Дядя был без обеих ног, но на его настроении это не сказывалось: такой весёлый, находчивый – делал свистульки. Он видел, как я упирался, не хотел к нему подходить, не обиделся:

‒ Не бойся, иди сюда! ‒ И начал играть на свистульке. Мне стало интересно.

‒ Хочешь попробовать?

Я взял и подул, но у меня сипение вместо музыки выходило.

‒ Нет, ты так пальчиками двигай, – показал дядя Коля.

Я последовал его совету, стало получаться что-то.

‒ Здорово! Молодец! Будешь девчонкам играть.

Мы с дядей Колей подружились. Я у бабушки просил «копеечку», чтобы ему дать. Мы стали большими друзьями.

Этот закон «никогда не оскорбляй своим страхом человека», в жизни пригодился.

Во-первых, люди твой страх чувствуют. Начинаешь бояться – провоцируешь агрессию. Особенно это важно было в моей работе – я нарколог, работаю с самыми разными людьми и не все из них пушистые и хорошие, есть и убийцы, и насильники. Не дай Бог, бояться их и не дай Бог показать своё презрение к ним. Надо найти возможность полюбить их. Благодарен Аннушке, что она с детства мне говорила об этом.

Причём, кем бы ты ни был, пока не сможешь полюбить ближнего, не станешь христианином.

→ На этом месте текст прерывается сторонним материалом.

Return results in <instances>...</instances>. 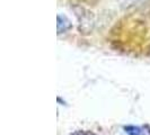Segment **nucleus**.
Masks as SVG:
<instances>
[{
	"label": "nucleus",
	"mask_w": 150,
	"mask_h": 135,
	"mask_svg": "<svg viewBox=\"0 0 150 135\" xmlns=\"http://www.w3.org/2000/svg\"><path fill=\"white\" fill-rule=\"evenodd\" d=\"M79 22H80V28H83V30H91L93 26V15L91 13H89L88 10H85L83 8H80V13L77 14Z\"/></svg>",
	"instance_id": "f257e3e1"
},
{
	"label": "nucleus",
	"mask_w": 150,
	"mask_h": 135,
	"mask_svg": "<svg viewBox=\"0 0 150 135\" xmlns=\"http://www.w3.org/2000/svg\"><path fill=\"white\" fill-rule=\"evenodd\" d=\"M71 28V22L66 16L58 15V33H64Z\"/></svg>",
	"instance_id": "f03ea898"
},
{
	"label": "nucleus",
	"mask_w": 150,
	"mask_h": 135,
	"mask_svg": "<svg viewBox=\"0 0 150 135\" xmlns=\"http://www.w3.org/2000/svg\"><path fill=\"white\" fill-rule=\"evenodd\" d=\"M124 131L129 135H146L144 132L142 131V128H140L139 126H134V125H128V126H125Z\"/></svg>",
	"instance_id": "7ed1b4c3"
},
{
	"label": "nucleus",
	"mask_w": 150,
	"mask_h": 135,
	"mask_svg": "<svg viewBox=\"0 0 150 135\" xmlns=\"http://www.w3.org/2000/svg\"><path fill=\"white\" fill-rule=\"evenodd\" d=\"M120 1L123 6H129V5H131L132 2H134L135 0H120Z\"/></svg>",
	"instance_id": "20e7f679"
},
{
	"label": "nucleus",
	"mask_w": 150,
	"mask_h": 135,
	"mask_svg": "<svg viewBox=\"0 0 150 135\" xmlns=\"http://www.w3.org/2000/svg\"><path fill=\"white\" fill-rule=\"evenodd\" d=\"M74 135H89V134L88 133H85L83 131H77V132L74 133Z\"/></svg>",
	"instance_id": "39448f33"
}]
</instances>
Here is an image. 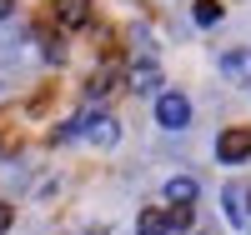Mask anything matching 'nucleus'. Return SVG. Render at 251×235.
<instances>
[{
    "label": "nucleus",
    "mask_w": 251,
    "mask_h": 235,
    "mask_svg": "<svg viewBox=\"0 0 251 235\" xmlns=\"http://www.w3.org/2000/svg\"><path fill=\"white\" fill-rule=\"evenodd\" d=\"M156 120L166 125V130H181V125L191 120V100L176 95V90H161L156 95Z\"/></svg>",
    "instance_id": "obj_1"
},
{
    "label": "nucleus",
    "mask_w": 251,
    "mask_h": 235,
    "mask_svg": "<svg viewBox=\"0 0 251 235\" xmlns=\"http://www.w3.org/2000/svg\"><path fill=\"white\" fill-rule=\"evenodd\" d=\"M216 155H221L226 165L246 160V155H251V125H231V130H221V140H216Z\"/></svg>",
    "instance_id": "obj_2"
},
{
    "label": "nucleus",
    "mask_w": 251,
    "mask_h": 235,
    "mask_svg": "<svg viewBox=\"0 0 251 235\" xmlns=\"http://www.w3.org/2000/svg\"><path fill=\"white\" fill-rule=\"evenodd\" d=\"M75 130L86 135V140H96V145H116V135H121V130H116V120H111V115H100V110H96V115H91V110H86V115H75Z\"/></svg>",
    "instance_id": "obj_3"
},
{
    "label": "nucleus",
    "mask_w": 251,
    "mask_h": 235,
    "mask_svg": "<svg viewBox=\"0 0 251 235\" xmlns=\"http://www.w3.org/2000/svg\"><path fill=\"white\" fill-rule=\"evenodd\" d=\"M131 90H136V95H156V90H161V70H156V60H141V65L131 70Z\"/></svg>",
    "instance_id": "obj_4"
},
{
    "label": "nucleus",
    "mask_w": 251,
    "mask_h": 235,
    "mask_svg": "<svg viewBox=\"0 0 251 235\" xmlns=\"http://www.w3.org/2000/svg\"><path fill=\"white\" fill-rule=\"evenodd\" d=\"M60 25L66 30H80V25H91V0H60Z\"/></svg>",
    "instance_id": "obj_5"
},
{
    "label": "nucleus",
    "mask_w": 251,
    "mask_h": 235,
    "mask_svg": "<svg viewBox=\"0 0 251 235\" xmlns=\"http://www.w3.org/2000/svg\"><path fill=\"white\" fill-rule=\"evenodd\" d=\"M221 75H226V80L251 85V50H231V55H221Z\"/></svg>",
    "instance_id": "obj_6"
},
{
    "label": "nucleus",
    "mask_w": 251,
    "mask_h": 235,
    "mask_svg": "<svg viewBox=\"0 0 251 235\" xmlns=\"http://www.w3.org/2000/svg\"><path fill=\"white\" fill-rule=\"evenodd\" d=\"M166 200H171V205H191L196 200V180L191 175H171V180H166Z\"/></svg>",
    "instance_id": "obj_7"
},
{
    "label": "nucleus",
    "mask_w": 251,
    "mask_h": 235,
    "mask_svg": "<svg viewBox=\"0 0 251 235\" xmlns=\"http://www.w3.org/2000/svg\"><path fill=\"white\" fill-rule=\"evenodd\" d=\"M116 80H121V75H116V65H106V70H96V75L86 80V95H91V100H100V95H111V90H116Z\"/></svg>",
    "instance_id": "obj_8"
},
{
    "label": "nucleus",
    "mask_w": 251,
    "mask_h": 235,
    "mask_svg": "<svg viewBox=\"0 0 251 235\" xmlns=\"http://www.w3.org/2000/svg\"><path fill=\"white\" fill-rule=\"evenodd\" d=\"M141 235H166L171 230V210H141Z\"/></svg>",
    "instance_id": "obj_9"
},
{
    "label": "nucleus",
    "mask_w": 251,
    "mask_h": 235,
    "mask_svg": "<svg viewBox=\"0 0 251 235\" xmlns=\"http://www.w3.org/2000/svg\"><path fill=\"white\" fill-rule=\"evenodd\" d=\"M191 15H196V25H216L221 20V0H196Z\"/></svg>",
    "instance_id": "obj_10"
},
{
    "label": "nucleus",
    "mask_w": 251,
    "mask_h": 235,
    "mask_svg": "<svg viewBox=\"0 0 251 235\" xmlns=\"http://www.w3.org/2000/svg\"><path fill=\"white\" fill-rule=\"evenodd\" d=\"M171 230H191V205H171Z\"/></svg>",
    "instance_id": "obj_11"
},
{
    "label": "nucleus",
    "mask_w": 251,
    "mask_h": 235,
    "mask_svg": "<svg viewBox=\"0 0 251 235\" xmlns=\"http://www.w3.org/2000/svg\"><path fill=\"white\" fill-rule=\"evenodd\" d=\"M46 60H55V65H60V60H66V45H60V35H55V40L46 35Z\"/></svg>",
    "instance_id": "obj_12"
},
{
    "label": "nucleus",
    "mask_w": 251,
    "mask_h": 235,
    "mask_svg": "<svg viewBox=\"0 0 251 235\" xmlns=\"http://www.w3.org/2000/svg\"><path fill=\"white\" fill-rule=\"evenodd\" d=\"M10 220H15V210H10L5 200H0V235H5V230H10Z\"/></svg>",
    "instance_id": "obj_13"
},
{
    "label": "nucleus",
    "mask_w": 251,
    "mask_h": 235,
    "mask_svg": "<svg viewBox=\"0 0 251 235\" xmlns=\"http://www.w3.org/2000/svg\"><path fill=\"white\" fill-rule=\"evenodd\" d=\"M10 10H15V0H0V20H5V15H10Z\"/></svg>",
    "instance_id": "obj_14"
},
{
    "label": "nucleus",
    "mask_w": 251,
    "mask_h": 235,
    "mask_svg": "<svg viewBox=\"0 0 251 235\" xmlns=\"http://www.w3.org/2000/svg\"><path fill=\"white\" fill-rule=\"evenodd\" d=\"M246 200H251V190H246Z\"/></svg>",
    "instance_id": "obj_15"
}]
</instances>
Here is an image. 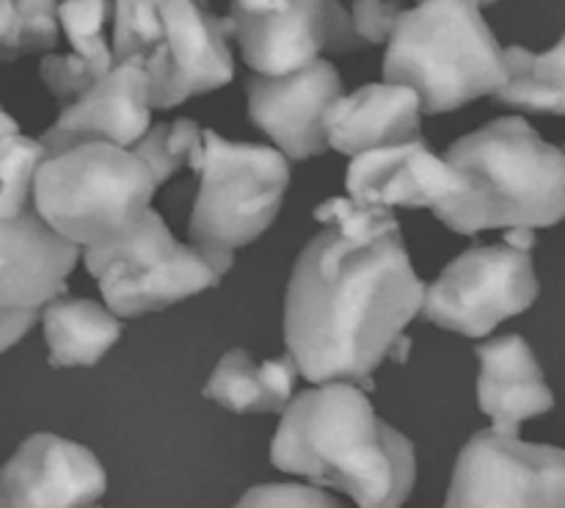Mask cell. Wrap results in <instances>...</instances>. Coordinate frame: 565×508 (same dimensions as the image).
<instances>
[{
	"label": "cell",
	"mask_w": 565,
	"mask_h": 508,
	"mask_svg": "<svg viewBox=\"0 0 565 508\" xmlns=\"http://www.w3.org/2000/svg\"><path fill=\"white\" fill-rule=\"evenodd\" d=\"M384 81L414 88L425 114H447L505 83V55L478 0H419L386 42Z\"/></svg>",
	"instance_id": "277c9868"
},
{
	"label": "cell",
	"mask_w": 565,
	"mask_h": 508,
	"mask_svg": "<svg viewBox=\"0 0 565 508\" xmlns=\"http://www.w3.org/2000/svg\"><path fill=\"white\" fill-rule=\"evenodd\" d=\"M475 353L480 362L478 403L497 434L519 436L522 423L552 412L555 395L524 337H497L475 348Z\"/></svg>",
	"instance_id": "e0dca14e"
},
{
	"label": "cell",
	"mask_w": 565,
	"mask_h": 508,
	"mask_svg": "<svg viewBox=\"0 0 565 508\" xmlns=\"http://www.w3.org/2000/svg\"><path fill=\"white\" fill-rule=\"evenodd\" d=\"M270 462L345 491L359 508H403L417 484L414 445L351 381H326L292 398L270 442Z\"/></svg>",
	"instance_id": "7a4b0ae2"
},
{
	"label": "cell",
	"mask_w": 565,
	"mask_h": 508,
	"mask_svg": "<svg viewBox=\"0 0 565 508\" xmlns=\"http://www.w3.org/2000/svg\"><path fill=\"white\" fill-rule=\"evenodd\" d=\"M505 243H511V246L530 252V248L535 246V230H527V226H513V230H508Z\"/></svg>",
	"instance_id": "4dcf8cb0"
},
{
	"label": "cell",
	"mask_w": 565,
	"mask_h": 508,
	"mask_svg": "<svg viewBox=\"0 0 565 508\" xmlns=\"http://www.w3.org/2000/svg\"><path fill=\"white\" fill-rule=\"evenodd\" d=\"M163 36L160 6L152 0H114V61H143Z\"/></svg>",
	"instance_id": "484cf974"
},
{
	"label": "cell",
	"mask_w": 565,
	"mask_h": 508,
	"mask_svg": "<svg viewBox=\"0 0 565 508\" xmlns=\"http://www.w3.org/2000/svg\"><path fill=\"white\" fill-rule=\"evenodd\" d=\"M235 508H342L318 486L303 484H263L248 489Z\"/></svg>",
	"instance_id": "f1b7e54d"
},
{
	"label": "cell",
	"mask_w": 565,
	"mask_h": 508,
	"mask_svg": "<svg viewBox=\"0 0 565 508\" xmlns=\"http://www.w3.org/2000/svg\"><path fill=\"white\" fill-rule=\"evenodd\" d=\"M199 193L188 232L221 274L235 263V248L257 241L279 215L290 186V163L274 147L226 141L204 130Z\"/></svg>",
	"instance_id": "8992f818"
},
{
	"label": "cell",
	"mask_w": 565,
	"mask_h": 508,
	"mask_svg": "<svg viewBox=\"0 0 565 508\" xmlns=\"http://www.w3.org/2000/svg\"><path fill=\"white\" fill-rule=\"evenodd\" d=\"M108 475L88 447L58 434H33L0 469V508H92Z\"/></svg>",
	"instance_id": "5bb4252c"
},
{
	"label": "cell",
	"mask_w": 565,
	"mask_h": 508,
	"mask_svg": "<svg viewBox=\"0 0 565 508\" xmlns=\"http://www.w3.org/2000/svg\"><path fill=\"white\" fill-rule=\"evenodd\" d=\"M14 133H20V125H17L14 116H9L3 108H0V141L9 136H14Z\"/></svg>",
	"instance_id": "d6a6232c"
},
{
	"label": "cell",
	"mask_w": 565,
	"mask_h": 508,
	"mask_svg": "<svg viewBox=\"0 0 565 508\" xmlns=\"http://www.w3.org/2000/svg\"><path fill=\"white\" fill-rule=\"evenodd\" d=\"M348 197L381 208H430L463 193V177L425 138L356 155L345 174Z\"/></svg>",
	"instance_id": "2e32d148"
},
{
	"label": "cell",
	"mask_w": 565,
	"mask_h": 508,
	"mask_svg": "<svg viewBox=\"0 0 565 508\" xmlns=\"http://www.w3.org/2000/svg\"><path fill=\"white\" fill-rule=\"evenodd\" d=\"M505 83L494 92L500 103L535 114L565 116V36L546 53L505 47Z\"/></svg>",
	"instance_id": "44dd1931"
},
{
	"label": "cell",
	"mask_w": 565,
	"mask_h": 508,
	"mask_svg": "<svg viewBox=\"0 0 565 508\" xmlns=\"http://www.w3.org/2000/svg\"><path fill=\"white\" fill-rule=\"evenodd\" d=\"M423 301L425 282L401 232L356 243L326 226L298 254L287 285V353L312 384L351 381L367 390Z\"/></svg>",
	"instance_id": "6da1fadb"
},
{
	"label": "cell",
	"mask_w": 565,
	"mask_h": 508,
	"mask_svg": "<svg viewBox=\"0 0 565 508\" xmlns=\"http://www.w3.org/2000/svg\"><path fill=\"white\" fill-rule=\"evenodd\" d=\"M152 3H158V6H160V3H166V0H152Z\"/></svg>",
	"instance_id": "e575fe53"
},
{
	"label": "cell",
	"mask_w": 565,
	"mask_h": 508,
	"mask_svg": "<svg viewBox=\"0 0 565 508\" xmlns=\"http://www.w3.org/2000/svg\"><path fill=\"white\" fill-rule=\"evenodd\" d=\"M149 81L141 61H116L88 92L64 105L39 141L47 152L81 141L132 147L152 127Z\"/></svg>",
	"instance_id": "9a60e30c"
},
{
	"label": "cell",
	"mask_w": 565,
	"mask_h": 508,
	"mask_svg": "<svg viewBox=\"0 0 565 508\" xmlns=\"http://www.w3.org/2000/svg\"><path fill=\"white\" fill-rule=\"evenodd\" d=\"M130 149L147 163L160 188L182 169H202L204 130L193 119L160 121L149 127Z\"/></svg>",
	"instance_id": "7402d4cb"
},
{
	"label": "cell",
	"mask_w": 565,
	"mask_h": 508,
	"mask_svg": "<svg viewBox=\"0 0 565 508\" xmlns=\"http://www.w3.org/2000/svg\"><path fill=\"white\" fill-rule=\"evenodd\" d=\"M114 17L110 0H58V25L72 44V53L92 64L110 70L116 64L110 44L105 42V25Z\"/></svg>",
	"instance_id": "d4e9b609"
},
{
	"label": "cell",
	"mask_w": 565,
	"mask_h": 508,
	"mask_svg": "<svg viewBox=\"0 0 565 508\" xmlns=\"http://www.w3.org/2000/svg\"><path fill=\"white\" fill-rule=\"evenodd\" d=\"M92 508H94V506H92Z\"/></svg>",
	"instance_id": "8d00e7d4"
},
{
	"label": "cell",
	"mask_w": 565,
	"mask_h": 508,
	"mask_svg": "<svg viewBox=\"0 0 565 508\" xmlns=\"http://www.w3.org/2000/svg\"><path fill=\"white\" fill-rule=\"evenodd\" d=\"M77 257L81 248L55 235L33 208L0 221V353L28 335L50 298L66 290Z\"/></svg>",
	"instance_id": "7c38bea8"
},
{
	"label": "cell",
	"mask_w": 565,
	"mask_h": 508,
	"mask_svg": "<svg viewBox=\"0 0 565 508\" xmlns=\"http://www.w3.org/2000/svg\"><path fill=\"white\" fill-rule=\"evenodd\" d=\"M158 182L130 147L81 141L44 155L33 180V210L77 248L121 241L149 210Z\"/></svg>",
	"instance_id": "5b68a950"
},
{
	"label": "cell",
	"mask_w": 565,
	"mask_h": 508,
	"mask_svg": "<svg viewBox=\"0 0 565 508\" xmlns=\"http://www.w3.org/2000/svg\"><path fill=\"white\" fill-rule=\"evenodd\" d=\"M315 219L329 230H337L342 237L356 243L379 241V237L401 232V224L392 215V208L364 204L351 197H331L315 208Z\"/></svg>",
	"instance_id": "4316f807"
},
{
	"label": "cell",
	"mask_w": 565,
	"mask_h": 508,
	"mask_svg": "<svg viewBox=\"0 0 565 508\" xmlns=\"http://www.w3.org/2000/svg\"><path fill=\"white\" fill-rule=\"evenodd\" d=\"M445 508H565V451L480 431L458 453Z\"/></svg>",
	"instance_id": "30bf717a"
},
{
	"label": "cell",
	"mask_w": 565,
	"mask_h": 508,
	"mask_svg": "<svg viewBox=\"0 0 565 508\" xmlns=\"http://www.w3.org/2000/svg\"><path fill=\"white\" fill-rule=\"evenodd\" d=\"M160 20L163 36L141 61L152 108H174L235 77L230 17H215L207 0H166L160 3Z\"/></svg>",
	"instance_id": "8fae6325"
},
{
	"label": "cell",
	"mask_w": 565,
	"mask_h": 508,
	"mask_svg": "<svg viewBox=\"0 0 565 508\" xmlns=\"http://www.w3.org/2000/svg\"><path fill=\"white\" fill-rule=\"evenodd\" d=\"M108 70L92 64L88 59L77 53H50L44 55L42 64H39V77L44 81V86L50 88L55 99H61L64 105H70L72 99L81 97L83 92L94 86L99 77Z\"/></svg>",
	"instance_id": "83f0119b"
},
{
	"label": "cell",
	"mask_w": 565,
	"mask_h": 508,
	"mask_svg": "<svg viewBox=\"0 0 565 508\" xmlns=\"http://www.w3.org/2000/svg\"><path fill=\"white\" fill-rule=\"evenodd\" d=\"M58 0H0V61L58 44Z\"/></svg>",
	"instance_id": "603a6c76"
},
{
	"label": "cell",
	"mask_w": 565,
	"mask_h": 508,
	"mask_svg": "<svg viewBox=\"0 0 565 508\" xmlns=\"http://www.w3.org/2000/svg\"><path fill=\"white\" fill-rule=\"evenodd\" d=\"M563 152H565V149H563Z\"/></svg>",
	"instance_id": "d590c367"
},
{
	"label": "cell",
	"mask_w": 565,
	"mask_h": 508,
	"mask_svg": "<svg viewBox=\"0 0 565 508\" xmlns=\"http://www.w3.org/2000/svg\"><path fill=\"white\" fill-rule=\"evenodd\" d=\"M230 22L254 75H290L323 53L364 47L340 0H232Z\"/></svg>",
	"instance_id": "9c48e42d"
},
{
	"label": "cell",
	"mask_w": 565,
	"mask_h": 508,
	"mask_svg": "<svg viewBox=\"0 0 565 508\" xmlns=\"http://www.w3.org/2000/svg\"><path fill=\"white\" fill-rule=\"evenodd\" d=\"M83 263L97 279L105 307L119 318L160 313L210 290L224 276L196 243L177 241L152 208L121 241L83 248Z\"/></svg>",
	"instance_id": "52a82bcc"
},
{
	"label": "cell",
	"mask_w": 565,
	"mask_h": 508,
	"mask_svg": "<svg viewBox=\"0 0 565 508\" xmlns=\"http://www.w3.org/2000/svg\"><path fill=\"white\" fill-rule=\"evenodd\" d=\"M445 160L463 177V193L434 213L458 235L565 219V152L524 119L489 121L450 144Z\"/></svg>",
	"instance_id": "3957f363"
},
{
	"label": "cell",
	"mask_w": 565,
	"mask_h": 508,
	"mask_svg": "<svg viewBox=\"0 0 565 508\" xmlns=\"http://www.w3.org/2000/svg\"><path fill=\"white\" fill-rule=\"evenodd\" d=\"M480 6H489V3H494V0H478Z\"/></svg>",
	"instance_id": "836d02e7"
},
{
	"label": "cell",
	"mask_w": 565,
	"mask_h": 508,
	"mask_svg": "<svg viewBox=\"0 0 565 508\" xmlns=\"http://www.w3.org/2000/svg\"><path fill=\"white\" fill-rule=\"evenodd\" d=\"M340 94V72L326 59L290 75H252L246 81L248 116L287 160H309L329 149L323 119Z\"/></svg>",
	"instance_id": "4fadbf2b"
},
{
	"label": "cell",
	"mask_w": 565,
	"mask_h": 508,
	"mask_svg": "<svg viewBox=\"0 0 565 508\" xmlns=\"http://www.w3.org/2000/svg\"><path fill=\"white\" fill-rule=\"evenodd\" d=\"M401 0H356L351 9L353 33L362 39V44H384L395 33L397 22L403 17Z\"/></svg>",
	"instance_id": "f546056e"
},
{
	"label": "cell",
	"mask_w": 565,
	"mask_h": 508,
	"mask_svg": "<svg viewBox=\"0 0 565 508\" xmlns=\"http://www.w3.org/2000/svg\"><path fill=\"white\" fill-rule=\"evenodd\" d=\"M298 364L290 353L254 362L252 353L232 348L204 384V398L235 414H281L292 401Z\"/></svg>",
	"instance_id": "d6986e66"
},
{
	"label": "cell",
	"mask_w": 565,
	"mask_h": 508,
	"mask_svg": "<svg viewBox=\"0 0 565 508\" xmlns=\"http://www.w3.org/2000/svg\"><path fill=\"white\" fill-rule=\"evenodd\" d=\"M419 97L403 83H370L353 94H340L323 119L326 144L342 155L395 147L419 136Z\"/></svg>",
	"instance_id": "ac0fdd59"
},
{
	"label": "cell",
	"mask_w": 565,
	"mask_h": 508,
	"mask_svg": "<svg viewBox=\"0 0 565 508\" xmlns=\"http://www.w3.org/2000/svg\"><path fill=\"white\" fill-rule=\"evenodd\" d=\"M119 315L92 298L58 293L42 309L44 340L53 368H92L121 337Z\"/></svg>",
	"instance_id": "ffe728a7"
},
{
	"label": "cell",
	"mask_w": 565,
	"mask_h": 508,
	"mask_svg": "<svg viewBox=\"0 0 565 508\" xmlns=\"http://www.w3.org/2000/svg\"><path fill=\"white\" fill-rule=\"evenodd\" d=\"M47 149L22 133L0 141V221L20 219L33 208V180Z\"/></svg>",
	"instance_id": "cb8c5ba5"
},
{
	"label": "cell",
	"mask_w": 565,
	"mask_h": 508,
	"mask_svg": "<svg viewBox=\"0 0 565 508\" xmlns=\"http://www.w3.org/2000/svg\"><path fill=\"white\" fill-rule=\"evenodd\" d=\"M533 257L511 243L478 246L452 260L434 285L425 287L419 313L441 329L463 337H486L502 320L522 315L539 298Z\"/></svg>",
	"instance_id": "ba28073f"
},
{
	"label": "cell",
	"mask_w": 565,
	"mask_h": 508,
	"mask_svg": "<svg viewBox=\"0 0 565 508\" xmlns=\"http://www.w3.org/2000/svg\"><path fill=\"white\" fill-rule=\"evenodd\" d=\"M408 351H412V340H408L406 335L401 337V340L395 342V348H392V353H390V359L392 362H397V364H403L408 359Z\"/></svg>",
	"instance_id": "1f68e13d"
}]
</instances>
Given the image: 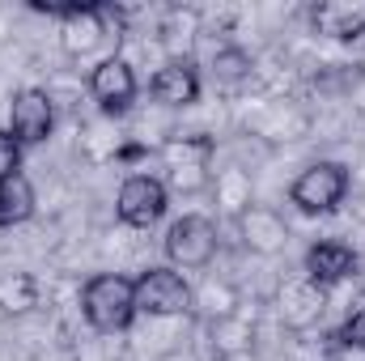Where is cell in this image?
Returning a JSON list of instances; mask_svg holds the SVG:
<instances>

От участия на службе, совместной работы и помощи на приходе, ощущаешь благость. Даже не могу словами описать чувство, но заходишь – читают часы, поёт хор – подхватывает. Это не религиозный фанатизм, не самообман. Моя дочка Настя точно подметила: мы были в Англии, зашли в православный храм, а на обратном пути она говорит мне: «Папа, как хорошо, что в любой стране у нас есть свой дом» Она имела в виду, конечно, храм. Это выражает то, что я сам чувствую. Это мой дом. Не зря Господь сказал: «Дом Отца Моего», это мой отчий дом. Я бы сравнил: в Москве, когда бываю, всегда захожу в квартиру (там сейчас сестра живёт), где детство прошло, где до 25 лет жил, где всё осталось так, как было при родителях. Ощущаю, что здесь вся моя жизнь. В церкви возникает такое же ощущение. Я понимаю, что тоже песнопение слышали мои предки много-много лет назад, за упокой ставлю свечку, как будто слышу их, как будто они здесь.

Я был в Финляндии, там по-фински шла служба, я не понимал ни слова, но сердце, душа понимала. Эта Литургия, которая из IV-го века.

Конечно, как хорошо и радостно себя чувствуешь в Пасху! Идёт крестный ход, чувства не такие, как в детстве, когда с мальчишками бегал, хотя и тогда что-то трогало. Отметил бы, Благодатный огонь, который начинается в Иерусалиме, а потом растекается по всему миру. Сначала на улицы Иерусалима, все верующие радуются, от Огня зажигают свечи, обнимаются и целуются! И вот Благодатный огонь приходит в наш храм, и мы радостно кричим: «Христос Воскресе!», а нам в ответ весь верующий мир: «Воистину Воскресе!» Чувствуешь единение с православным христианским миром, ты – часть одного большого. Меня каждый раз это чувство подхватывает, радует.